For a long time he sat motionless before his desk. He was thinking of many things. "Nothing in which to believe," he murmured at last, looking about the room still warm with the spirit she had left—"nothing in which to believe—when there is love such as this in the world?"
CHAPTER XXV
DR. PARKMAN'S WAY
The next morning Dr. Parkman turned his automobile in the direction of the University of Chicago. There was a very grim look on his face as he sent the car, with the hand of an expert, through the crowded streets. He had his do-or-die expression, and the way he was letting the machine out would not indicate a shrinking back from what lay before him. He rather chuckled once; that is, it began in a chuckle, and ended with the semblance of a grunt, and when he finally swung the car down the Midway, he was saying to himself: "Glad of it! I've been wanting for a long time to tell that Lane what I thought of him."
Inquiries over the telephone had developed the fact that through some shifting about, Dr. George Lane was temporary head of the department; it was to Dr. George Lane then that Dr. Parkman must go with the matter in hand this morning. That had seemed bad at first, for Lane was one man out there he couldn't get on with and did not want to. They always clashed; upon their last meeting Lane had said—"Really now, Dr. Parkman, don't you feel that a broader culture is the real need of the medical profession?" and Parkman had retorted, "Shouldn't wonder, but has it ever struck you, Dr. Lane, that a little more horse sense is the real need of the university professor?" He declared, grimly, as he finally drew his car to a snorting stop at the university that he would have to try some other method than "firing his soul," as Ernestine had bade him do. "In the first place," he figured it out, "he has no soul, and if he had, I wouldn't be the one to fire it with anything but rage." But the doctor was not worrying much about results. He thought he had a little ammunition in reserve which assured the outcome, and which would enable him, at the same time, to "let loose on Lane," should the latter show a tendency to become too important.

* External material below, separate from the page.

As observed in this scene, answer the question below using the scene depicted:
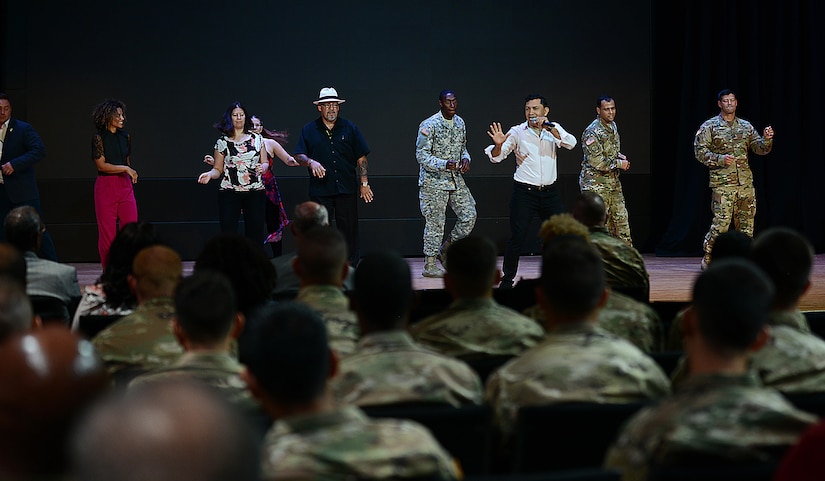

The erudite Lane was a neatly built little fellow, very spick and span. First America and then England had done their best—or worst—by him. Just as every hair on his head was properly brushed, so Dr. Parkman felt quite sure that every idea within the head was properly beaten down with a pair of intellectual military brushes, one of which he had acquired to the west, and the other to the east of the Atlantic. "I suppose he's a scholar," mused the doctor, as he surveyed the back of the dignitary's head while waiting, "but what in God's name would he do if he were ever to be hit with an original idea?"
"Ah, yes, Dr. Parkman, we so seldom see you very busy men out here. We always appreciate it when you busy men look in upon us."
Now the tone did not appeal to Dr. Parkman, and with one of his quick decisions he bade tact take itself to the four winds, leaving him alone with his reserve guns.